Bei diesen Worten riss der Sprecher der Figur das Gewand ab, welches sie bedeckte. Man erblickte ein sehr schön geformtes reizendes, etwa 18-jähriges junges Mädchen, das beinahe ganz nackt war, denn nur um dessen Hüften wand sich ein dünner Florschleier. Bei ihrem Anblick stürzten alle auf die Knie nieder, murmelten ein kurzes Gebet, worauf sie sich wieder erhoben, sodann Paar um Paar, ein Mann und eine Frau oder Mädchen, sich dem Altar, auf dem die Jungfrau stand, näherten, ein paar Stufen hinaufstiegen, derselben die Füße und andere Teile des Körpers küssten, sich sodann tief verneigend wieder entfernten und in einem Winkel des Gewölbes Platz nahmen. Als alle Anwesenden, Michel und der Hinkende ebenfalls – Letzterer hatte die Gestalt und Kleidung einer hübschen jungen Frau angenommen – diese Zeremonie vollzogen hatten, trat der Mann in dem priesterlichen Gewand abermals vor und sprach: »Nun, teuerste Freunde, Brüder und Schwestern, bereitet euch vor. der Augenblick ist gekommen, mit welchem sich der Heilige Geist naht und uns alle mit seinen wohltuenden Flügeln beschattet!«

Kaum hatte der Redner das letzte Wort gesagt, als das düstere Lampenlicht verschwand und die dichteste Finsternis das Gewölbe und alle Anwesenden umgab. Man vernahm nur noch ein Stöhnen, Ächzen und Seufzen von verschiedenen Seiten.

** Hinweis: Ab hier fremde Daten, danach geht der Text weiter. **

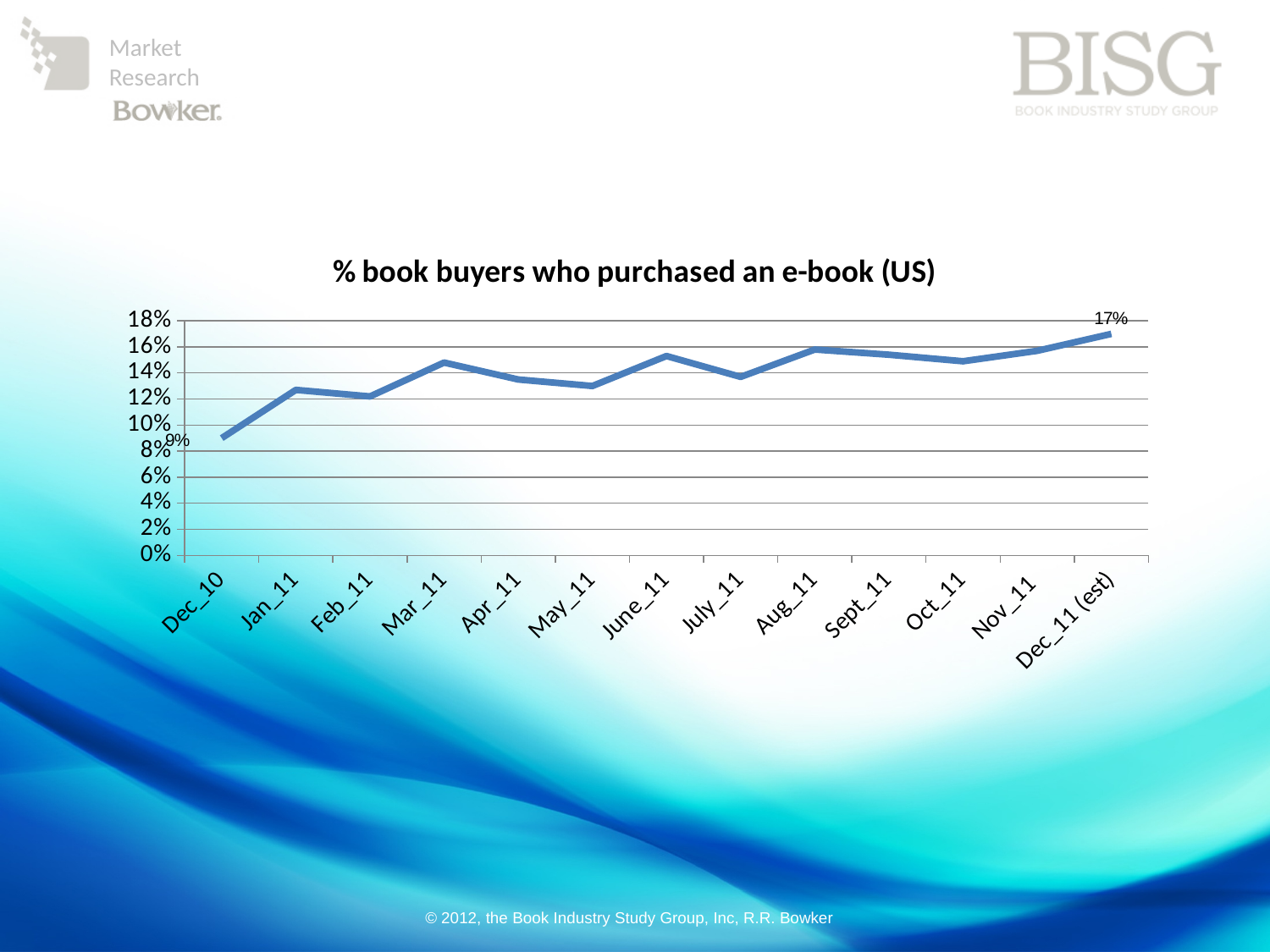
Overall, do the values rise or fall from Dec_10 to Dec_11 (est)? rise Is the value for Aug_11 greater or less than 14%? greater What is the value for Dec_11 (est)? 17% Is the value for May_11 greater or less than 14%? less Which month has the highest value? Dec_11 (est) What is the title of the chart? % book buyers who purchased an e-book (US) How many months are plotted on the x axis? 13 What is the value for Dec_10? 9% Which month has the lowest value? Dec_10 What kind of chart is shown on the slide? line chart Is the value for Jan_11 greater or less than 10%? greater What is the difference between the values for Dec_11 (est) and Dec_10? 8 percentage points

»Jetzt ist es Zeit«, rief nach einigen Minuten plötzlich der Hinkende mit kreischender, näselnder Stimme, auf den Boden stampfend, dem nun ein rot brennendes Fackellicht entquoll, welches das Gewölbe auf das Hellste bis in seine verborgensten Winkel beleuchtete, und dem Michel Gruppierungen vor die Augen führte, die wir uns wohl hüten werden, näher zu beschreiben. Das Ganze stellte ein Bild der obszönsten Orgien dar. Auch das Mädchen vom Altar war verschwunden und in die Arme des Sprechers gesunken. Aber Asmodi, der nun seine Teufelsgestalt ebenfalls in ganzer Nacktheit angenommen hatte, sprach mit donnernder Stimme: »Aha, ihr Heuchler, ihr verstockten Sünder, habe ich euch auf der Tat ertappt? Ich will euch einen Vorgeschmack von dem geben, was euch in der Hölle, der ihr verfallen seid, erwartet.«

In diesem Augenblick zischten furchtbare Schlangenblitze durch das wie von einem Erdbeben erschütterte Gewölbe. Ein schrecklicher Donner und ein Getöse, noch hundertmal ärger als das der Wolfsschlucht im Freischütz in den Berliner oder Pariser Operntheater, ließ sich vernehmen. Ein Flammenmeer entquoll den Boden, die grässlichsten Gestalten sausten und brausten unter Flüchen und Wehegeheul vorüber. Endlich verließen Michel und der Hinkende das schauerliche Sündergewölbe, in dem sämtliche Mucker und Muckerinnen in einer totenähnlichen Ohnmacht liegend zurückblieben, aus dem sie erst nach mehreren Stunden wie aus einem schweren Traum erwachten. Man sagt, dass viele derselben, obwohl sie die ganze Begebenheit seitdem für einen bösen Traum hielten, sich doch bekehrt haben und wieder bessere Christen geworden sein sollen.